Gösterilen metin:
++++++
Usta tiyatrocu Genco Erkal "Güneşin Sofrasında - Nâzım ile Brecht" isimli yeni oyununu "tam da hayal ettiği gibi" bir sahnede oynamanın heyecanını yaşıyor bu günlerde.


Usta tiyatrocu Genco Erkal'ın, Nâzım Hikmet ve Bertolt Brecht'in şiir ve şarkılarından uyarlayıp yönettiği "Güneşin Sofrasında - Nâzım ile Brecht" oyunu prömiyerini geçtiğimiz günlerde yaptı. İstanbul Kadıköy Lisesi içindeki tarihi konağın bahçesini açıkhava sahnesine dönüştüren Dostlar Tiyatrosu ekibi, insanları yaz boyunca, akşam serinliğinde muhteşem bir deneyim yaşamaya çağırıyor. Genco Erkal ve Tülay Günal oynadığı müzikli gösterinin müzik yönetimiyse ünlü piyanist Yiğit Özatalay'da.

Yeni oyununun heyecanını yaşayan Genco Erkal'la bu vesileyle bir söyleşi gerçekleştirdik. Tiyatroya başladığı yıllardan, tiyatro yaptığı için yargılanışlarına kadar birçok süreci paylaşan Genco Erkal, Dostlar Tiyatrosu'nun 'göçebelik' hikayesini, son olarak lisenin içindeki Mahmut Paşa Konağı'nın açıkhava sahnesine dönüştürülmesini soL'a anlattı.

Nâzım ile ilk tanışmasını anlatan ve Nâzım'la olan ilişkisini, "Ne ben Nâzım’ı bıraktım, ne de Nâzım beni bıraktı. İlk tanıştığımızda o benim babam yaşındaydı. Sonra aynı yaşa geldik. O 62 yaşında öldü ve şimdi ben neredeyse onun babası yaşındayım. Hâlâ beraberiz sahnede" cümleleriyle anlatan Genco Erkal, Bertolt Brecht içinse "Yolumuzu arıyoruz yani, 'Politik tiyatro nasıl olur?' Brecht’i keşfettiğimizde 'Haaa' dedik, 'Baba bunu yapmış zaten'…" diyor.


Bu kadar dolu dolu bir yaşamı bir röportaja sığdıramayız tabii ama…
Bütün hepsini mi?

En başından alacağız.
Eyvah eyvah… Yandım ben desene. (Gülüşmeler)

Flaşlar üzerinden, en başından başlamak isterim. Tiyatroya başlamanızda dönüm noktası saydığınız olaylar neler?
Çok doğal. Benim için sanki hep tiyatro vardı. İçindeydim hep. Kukla oynatırdım arkadaşlarla bahçede, misafirleri çağırıp onlara gösteriler yapardım. Tiyatro, küçüklüğümden beri benim yaşamımın bir parçası. Onun için çok şanslıyım. Mesleğimi doğal olarak, kendiliğinden seçtim ve şanslı olduğum yanı da, bu mesleğin aslında hayatta en çok sevdiğim şey olması. Okulda da yoğun olarak, özellikle Robert Kolej’de okurken çok yoğun tiyatro çalışmaları oldu.
++++++
Görev 1: Genco Erkal söyleşisine göre "Güneşin Sofrasında - Nâzım ile Brecht" gösterisinin müzik yönetimini kim üstleniyor?
Görev 2: Genco Erkal söyleşisini son cümlesinden sonra sürdürün.
Sonra gelen satırlar gerekli değildir.

Satırlar:
++++++
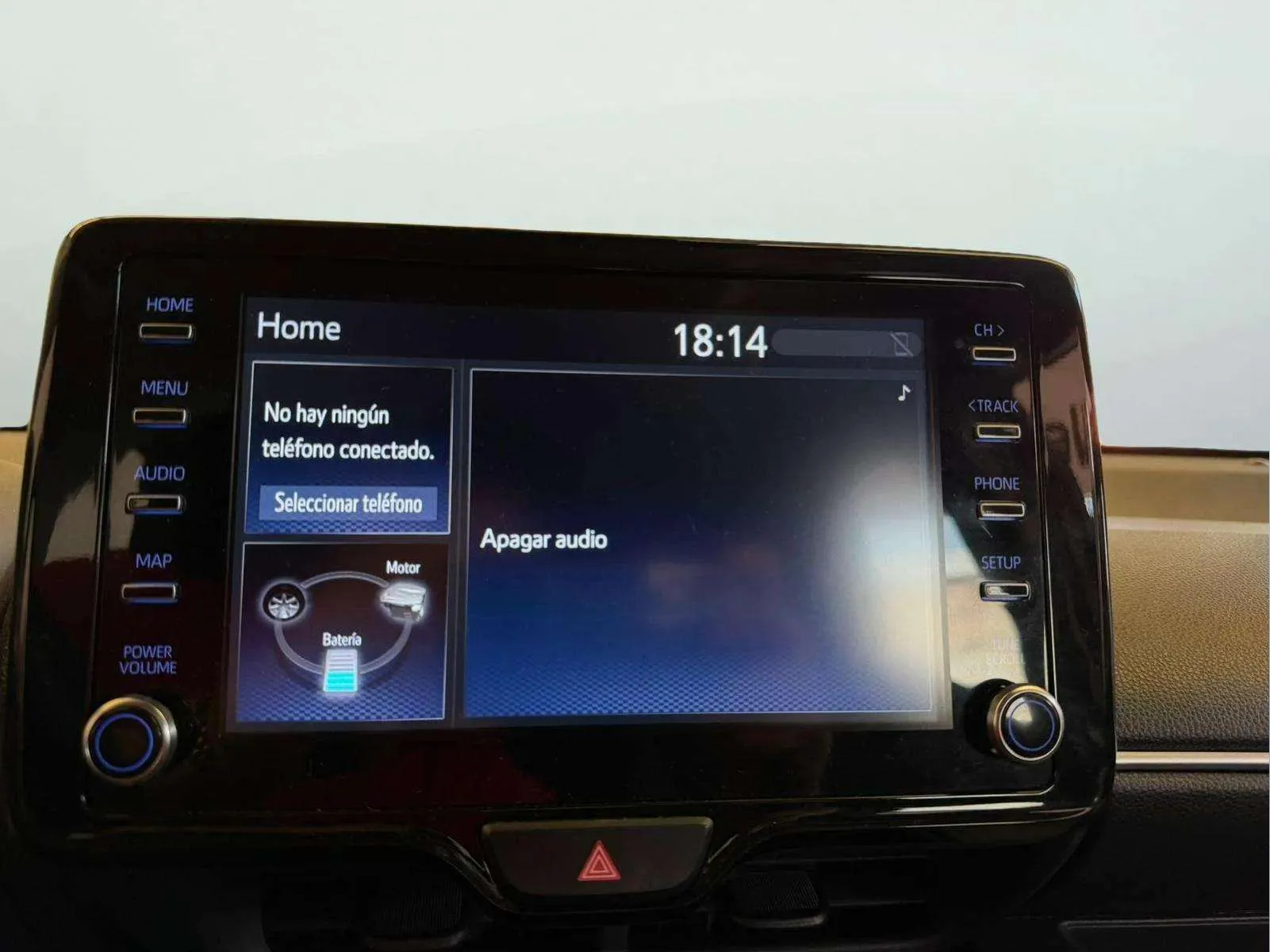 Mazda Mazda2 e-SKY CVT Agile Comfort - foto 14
++++++
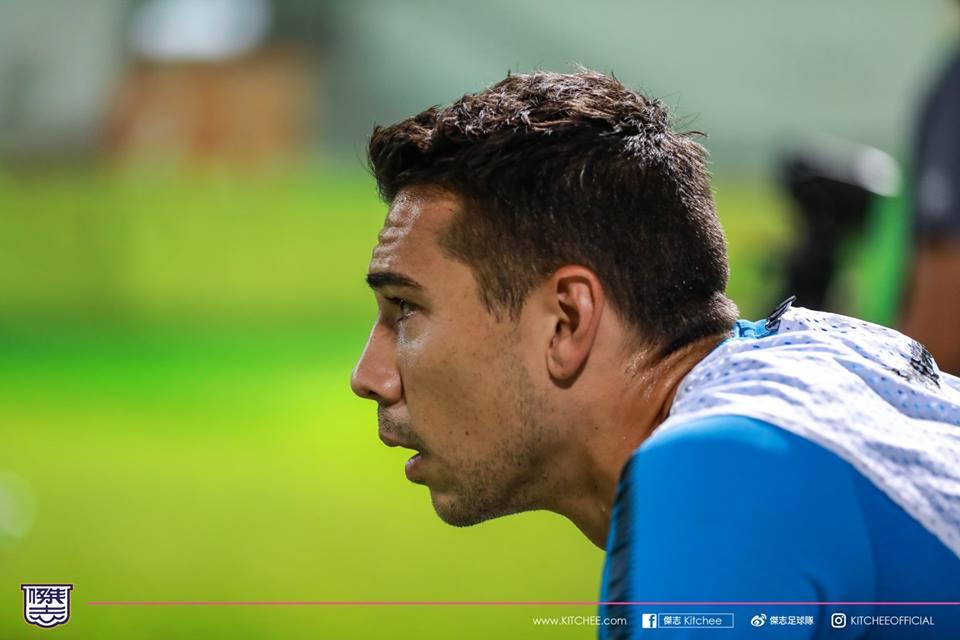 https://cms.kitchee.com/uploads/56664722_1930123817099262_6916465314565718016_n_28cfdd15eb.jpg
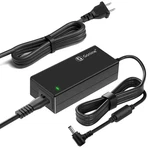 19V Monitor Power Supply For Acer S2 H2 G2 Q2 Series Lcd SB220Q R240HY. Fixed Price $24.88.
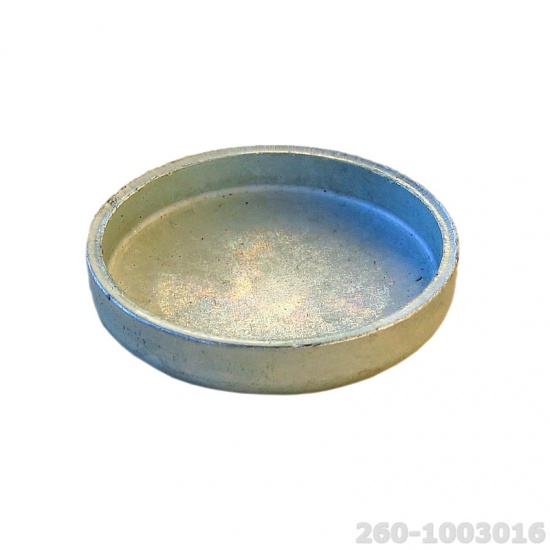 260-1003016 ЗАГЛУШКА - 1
++++++
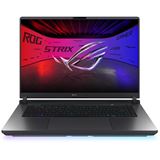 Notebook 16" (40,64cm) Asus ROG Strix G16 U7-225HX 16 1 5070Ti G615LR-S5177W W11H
++++++
Yanıt 1: Müzik yönetimi ünlü piyanist Yiğit Özatalay'da.

Yanıt 2:
BABAM TİYATROCULUĞU KABUL ETMEDİ

Her şey doğalında ilerliyordu ama babam kabul etmedi tiyatroculuğu meslek olarak. 18’imde, “Bu evdeyken olmaz. Tiyatrocu olmak istiyorsan çekip gideceksin bu evden” dedi bana. 

O zamanlar daha yeni 18’imi bitirmişim. Ben de cesaret edemedim öyle her şeyi silip süpürmeye. “İkinci tercihin nedir?” diye sordu bana. “Psikoloji” deyince, “Bak, o olur” dedi. Böylece psikoloji okumaya başladım.

SONRA ÇOK BÜYÜK BİR TEKLİF GELDİ

Onun da çok faydasını gördüm aslında bütün mesleğim boyunca. İyi ki onu okumuşum, gerçekten çok sevdiğim bir daldı psikoloji. Sonra yavaş yavaş babamı ikna ettim. Amatör çalışmalara geldi, gitti. Sonra çok büyük bir teklif geldi: Muhsin Ertuğrul…

Şimdiki kuşak Muhsin Ertuğrul’u çok bilmiyor ama bizim için Atatürk neyse tiyatroda da Muhsin Ertuğrul oydu. Onu büyük bir önder olarak görüyorduk. Muhsin Ertuğrul, “Kenterler Devlet Tiyatroları’ndan ayrıldı. Onlara İstanbul’da bir tiyatro açacağım. Genco gelsin oynasın, ona bir rol var” deyince inanamadım! 

Kenterlere de çok hayranım o zamanlar. Sömestr tatillerinde falan kaçıp Ankara’da onları seyrederdim o zamanlar. “Bir kerecik deneyeyim, ne olacak? Herkesin eline geçmez bu fırsat” dedim babama. O da, “Peki” dedi. Bir kere “Peki” demiş oldu. (Gülüyor) Ondan sonra babam da çok destek oldu.

Tiyatroda sanırım 57 yılı geride bıraktınız?
Evet, profesyonel olarak.

1959’da tiyatroya özel kurumlarda başladığınızı biliyorum.
Ben hep özel çalıştım.

Neden hiç ödenekli tiyatroları tercih etmediniz?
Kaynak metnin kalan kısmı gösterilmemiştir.